◆ Task: Without the pictures, print the lines from the one holding "Enderman Minecraft Child" through the last line below, both included, exactly as they stand.

◆ Study material:
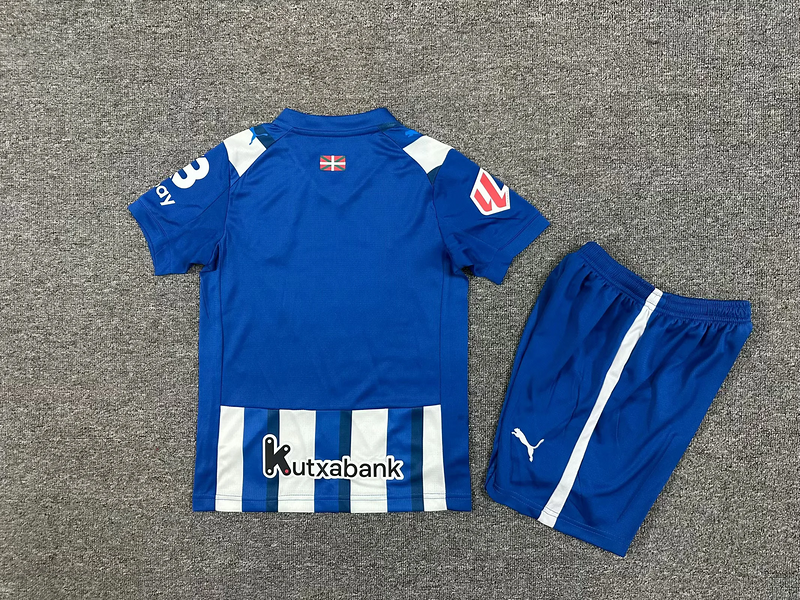 Kids Deportivo Alavés 25∕26 Home - vista frontal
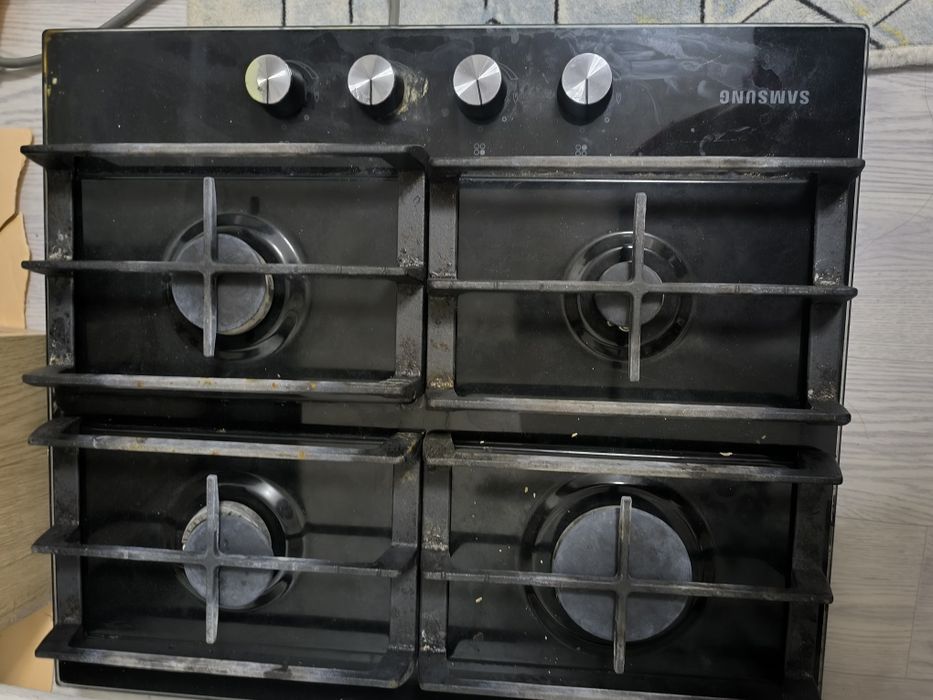 Газ плита поверхность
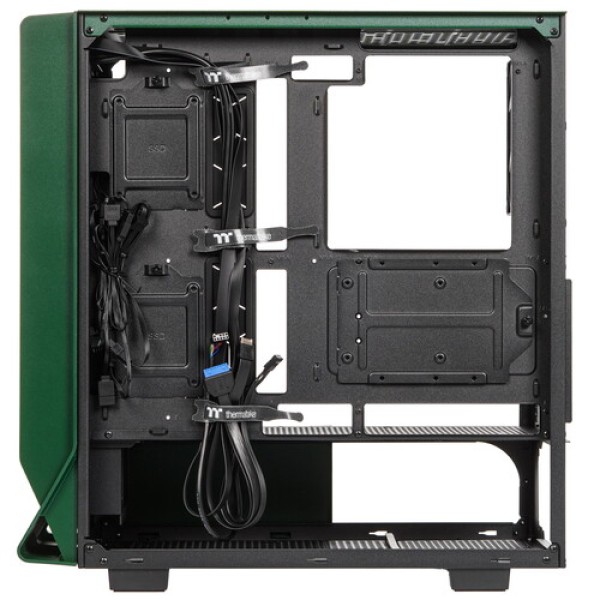 Корпус Thermaltake Ceres 350 MX Racing Green [CA-1Z3-00MCWN-00] зеленый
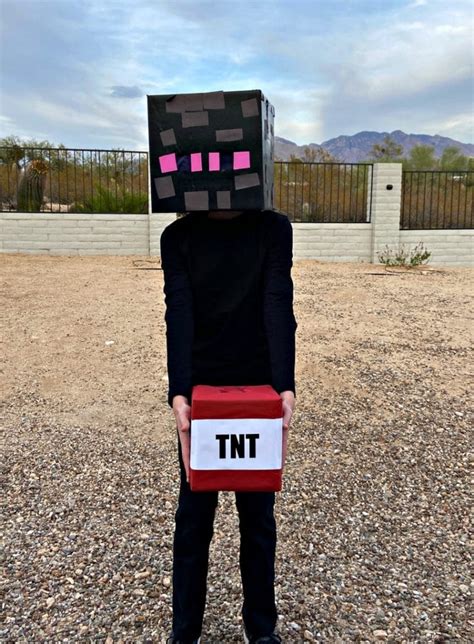 Enderman Minecraft Child Deluxe Costume | lupon.gov.ph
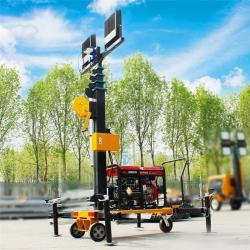 Осветительная башня мобильная дизельная 6 м 2x400W (арт. 25-5083359)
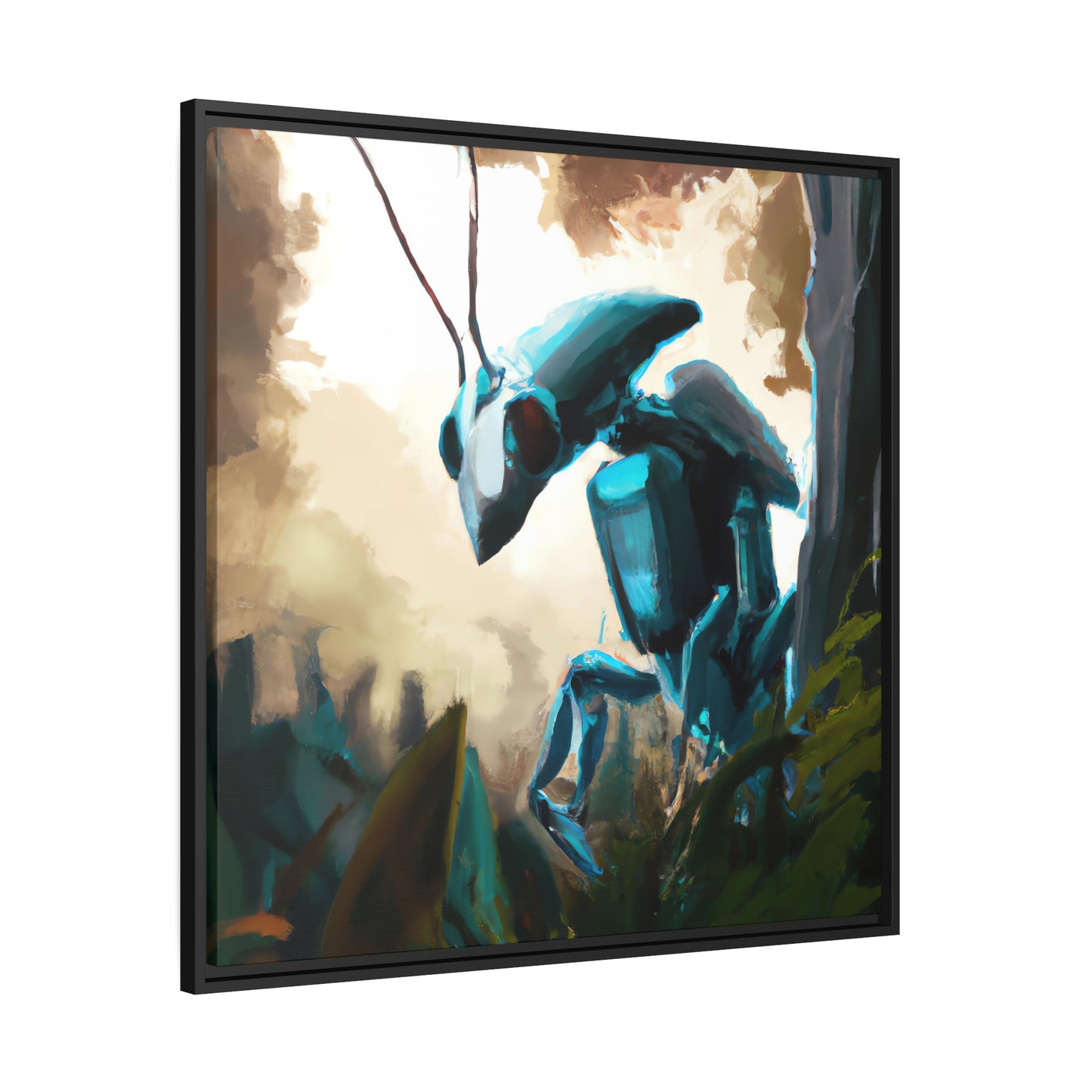 Jasper Prospero - Framed Canvas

◆ Answer to the exercise:
 Enderman Minecraft Child Deluxe Costume | lupon.gov.ph
 Осветительная башня мобильная дизельная 6 м 2x400W (арт. 25-5083359)
 Jasper Prospero - Framed Canvas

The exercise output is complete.